Segundo uma moradora da região, o ataque ocorreu poucos minutos depois que uma viatura da PM passou pelo local e abordou o grupo. Após o crime, os mesmos policiais teriam retornado e adulterado a cena do crime, antes da chegada do Instituto de Criminalística (IC). "Eles [os policiais] apareceram muito rápido e pegaram os cartuchos que estavam no chão", conta.
Um morador da Cleto da Silva relata uma ação semelhante ocorrida por volta das 6 horas de 1.º de janeiro deste ano, quando foram assassinados Vanusa Angioletti, que seria usuária de drogas, e o taxista Luciano Vecchi da Silva. De acordo com ele, policiais militares teriam passado diversas vezes pela rua ao longo da madrugada. "Eles [os policiais] jogavam luz de farolete dentro das casas. Não sei o que procuravam, mas ninguém dormiu naquela noite", contou. "A gente acredita que os próprios PMs avisavam o atirador que tinha drogados na rua", supôs.
"Ronda"
Fontes da polícia afirmam que testemunhas do primeiro ataque do qual o coronel é suspeito apontaram a "ronda" de policiais e que a cena do crime teria sido adulterada. Entretanto, a informação não entrou no inquérito policial porque os moradores tiveram receio em testemunhar oficialmente.
Em entrevista coletiva concedida na tarde de ontem, a delegada Vanessa Alice, responsável pela Delegacia de Homicídios (DH) até o fim do ano passado e que presidiu o inquérito, diz que as investigações indicam que os homicídios foram cometidos pessoalmente pelo coronel Martins. Entretanto, confirmou que há indícios da participação de outras pessoas em ameaças a moradores da região onde os crimes ocorreram. Vanessa, no entanto, disse não ter informações se essas pessoas seriam policiais.
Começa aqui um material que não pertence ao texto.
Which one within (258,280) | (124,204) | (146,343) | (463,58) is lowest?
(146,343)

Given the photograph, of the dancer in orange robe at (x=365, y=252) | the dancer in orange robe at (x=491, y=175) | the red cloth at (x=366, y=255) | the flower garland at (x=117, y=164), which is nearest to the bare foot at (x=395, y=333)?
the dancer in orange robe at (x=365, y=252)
Segundo moradores ouvidos pela Gazeta do Povo, depois que as mortes começaram a ocorrer, os casos de ameaça supostamente cometidos por policiais fardados se multiplicaram. O medo pode ser explicado por detalhes do inquérito: duas pessoas teriam testemunhado crimes e sido ameaçadas.
Uma mulher de 28 anos afirma ter sido torturada pessoalmente pelo ex-comandante e por quatro policiais. O corpo dela está marcado por pontas de cigarro. O caso foi registrado no 7.º Distrito Policial (DP), no bairro Hauer. Segundo moradores, desde que as suspeitas sobre o coronel Martins se tornaram públicas, viaturas passaram a rondar a via com maior frequência. "A gente vive com medo. Se um homem da lei fez uma coisa dessas, qualquer coisa pode acontecer", disse um homem que mora próximo ao local.
Na mesma rua, há dois bares onde, segundo relatos, o coronel Martins chegou a frequentar por mais de uma vez. De acordo com testemunhas, nessas ocasiões, o ex-comandante se portava de maneira tranquila, cordial e nunca chegou a ameaçar as pessoas. "Ele [Martins] se sentava em uma mesa do canto, pedia alguma coisa para beber e ficava ali. Ele até puxava papo", conta um morador. A delegada Vanessa Alice confirmou que as investigações apontaram que o suspeito costuma "voltar ao local do crime".
Veja o mapa com a localização de cada crime
Correção
A Gazeta do Povo errou ontem ao publicar o nome do filho do coronel Jorge Martins assassinado em outubro de 2009. Ao invés de João, ele se chamava Jorge Guilherme.